To peel back the onion one more layer, franchisees acquiring a restaurant from another franchisee puts the brand in a push-and-pull scenario. Who does the brand show loyalty to? Who is the priority? While this scenario may appear strategic, as soon as the buyer pool shrinks because the existing franchisees aren’t interested, the seller is out of luck. The opportunity is not being presented outside of the brand.

Another negative approach to a restaurant franchise resale program occurs when untrained operations or marketing team members assist in valuations. There are two problems with this plan: conflict of interest and legal issues. The brand needs to steer clear of this scenario.

Then there’s the matter of external candidates looking to purchase an existing store. The franchise model is designed to assist with new franchisees and multi-unit portfolio expansion. If resale instructions are non-existent, it creates a misalignment of goals, unrealistic requirements and frustration with the franchisor. No plan means no sale. The recipe failed.

The final and best approach is to be like a chef; have a specific recipe ready and follow it closely in order to guarantee the best outcome every time. The brand develops a complete franchise resale strategy. This involves education for the entire brand to understand succession planning. It’s important to convey clear and effective communication that hits every touchpoint in the operation.

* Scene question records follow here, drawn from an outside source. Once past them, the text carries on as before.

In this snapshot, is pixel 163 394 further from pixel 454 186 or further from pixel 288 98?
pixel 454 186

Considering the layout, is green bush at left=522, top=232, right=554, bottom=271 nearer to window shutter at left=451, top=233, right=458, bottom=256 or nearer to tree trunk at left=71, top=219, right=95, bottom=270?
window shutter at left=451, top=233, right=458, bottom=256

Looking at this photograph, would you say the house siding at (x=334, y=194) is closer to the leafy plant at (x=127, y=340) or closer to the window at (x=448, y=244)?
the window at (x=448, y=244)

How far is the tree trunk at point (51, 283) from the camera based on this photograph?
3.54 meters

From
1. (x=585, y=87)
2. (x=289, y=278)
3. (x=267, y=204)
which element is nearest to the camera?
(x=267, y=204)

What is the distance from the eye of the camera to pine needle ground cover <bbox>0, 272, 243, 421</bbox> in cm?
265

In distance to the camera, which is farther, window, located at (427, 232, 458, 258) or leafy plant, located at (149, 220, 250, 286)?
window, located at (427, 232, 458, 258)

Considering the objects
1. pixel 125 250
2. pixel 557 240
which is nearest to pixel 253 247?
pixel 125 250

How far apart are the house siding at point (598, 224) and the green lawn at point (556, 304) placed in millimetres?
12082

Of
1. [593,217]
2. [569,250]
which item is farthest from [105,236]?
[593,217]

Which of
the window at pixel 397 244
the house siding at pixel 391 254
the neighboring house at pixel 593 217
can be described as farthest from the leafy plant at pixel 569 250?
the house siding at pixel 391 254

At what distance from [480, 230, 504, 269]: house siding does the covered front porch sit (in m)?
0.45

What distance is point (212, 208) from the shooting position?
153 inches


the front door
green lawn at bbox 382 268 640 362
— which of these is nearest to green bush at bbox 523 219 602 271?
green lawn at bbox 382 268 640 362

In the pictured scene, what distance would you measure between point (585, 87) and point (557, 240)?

The recipe goes something like this: Identify the candidates for turnover and then partner with restaurant franchise resale specialists to bring qualified buyers to the table. Outsourcing negotiations and valuations maintain neutrality. Examine the franchise disclosure document (FDD) to establish fair transfer fees for franchisees needing to exit. Keep it simple and effective.

The resale plan needs to address unit upgrade requirements to avoid surprises. Requiring remodels during a transfer tends to discourage prospective buyers after they’ve yielded the capital outlay to acquire the site.

Another ingredient in the recipe includes a no-charge new term. For example, I currently work with a major brand that consistently issues a new 10-year franchise agreement for a minimal transfer fee. It’s about understanding cost per acquisition. What is the price of a new franchisee for the brand versus transfer?

By examining cost-per-lead and cost-to-close, the astute brand understands it makes more economic sense to grant a 10-year term than charge a full or even half-price franchise fee. This is a best practice. It’s about long-range planning and profitability, not a quick fix in the moment.

Leadership and support from a franchise brand are crucial. A restaurant franchise resale plan is one more piece of insurance the brand can provide its franchisees. Assisting an operator with a plan of exit is as critical as their entrance. It’s a simple recipe with powerful ingredients designed to serve franchisees and keep the brand on track through smooth transitions and transfers.